EXCERPT PROVIDED:
--------------------------------

Ion-specific Interactions at Calcite-Brine Interfaces: A Nano-Scale Study of the Surface Charge Development and Preferential Binding of Polar Hydrocarbons

Abstract

This research provides an atomic-level insight into the synergic contribution of mono- and divalent ions to interfacial characteristics of calcite surface exposed to electrolyte solution containing organic compounds. The emphasis was placed on the ionic interactions responsible for charge developing mechanisms of calcite surface and also the capacity for polar hydrocarbons adsorption, represented by Benzoic acid (BA), at different brine compositions. For this purpose, Molecular dynamics (MD) simulation was employed to explore the interplay of the main constituent ions of natural brines (Na+, Cl-, Mg2+, and SO42-) and BA at the interface of CaCO3. It was observed that surface accumulation of Na+ cations produces a positively charged layer immediate to the basal plane of calcite, validating the typical positive surface charge of carbonates reported by laboratory experiences. Meanwhile, a negatively charged layer appears beyond the sodium layer as a result of direct and solvent-mediated pairing of anions with Na+ cations lodging on the calcite substrate. In this process, sulfate adsorption severely diminishes surface charge to even a negative value in the case of SO42--rich solution, providing an interpretation for the measurements reported in the literature. Our results revealed the inhibition of direct binding of BA molecules onto the calcite surface through complexion with protruding oxygen atoms of basal carbonates by the residing Na+ cations. Further, we noticed the sulfate-mediated pairing of BA molecules to the Na+ layer, which in effect intensifies surface adsorption of BA. However, BA-SO42- interaction is considerably reduced by magnesium cations shielding sulfate sites in the Mg2+-augmented brine. The findings presented in this study are of fundamental importance to advance our microscopic understanding on interfacial interactions in brine/oil/carbonate systems; with broad scientific and applied implications in the context of mobilizing organic contaminants trapped in aquifer sediments and enhancement of hydrophilicity of subsurface oil-bearing carbonate reservoirs by injecting ion-modified brine solutions.

--------------------------------

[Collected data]
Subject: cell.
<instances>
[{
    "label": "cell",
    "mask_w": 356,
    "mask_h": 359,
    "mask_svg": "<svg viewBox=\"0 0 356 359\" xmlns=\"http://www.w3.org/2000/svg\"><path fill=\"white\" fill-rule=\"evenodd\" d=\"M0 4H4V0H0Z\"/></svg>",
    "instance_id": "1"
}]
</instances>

--------------------------------

EXERCISE A:
In the calcite abstract, which compound represents polar hydrocarbons?
EXERCISE B:
List the main constituent ions of natural brines named in the calcite abstract.

REPLY A:
Benzoic acid (BA).

REPLY B:
Na+, Cl-, Mg2+, SO42-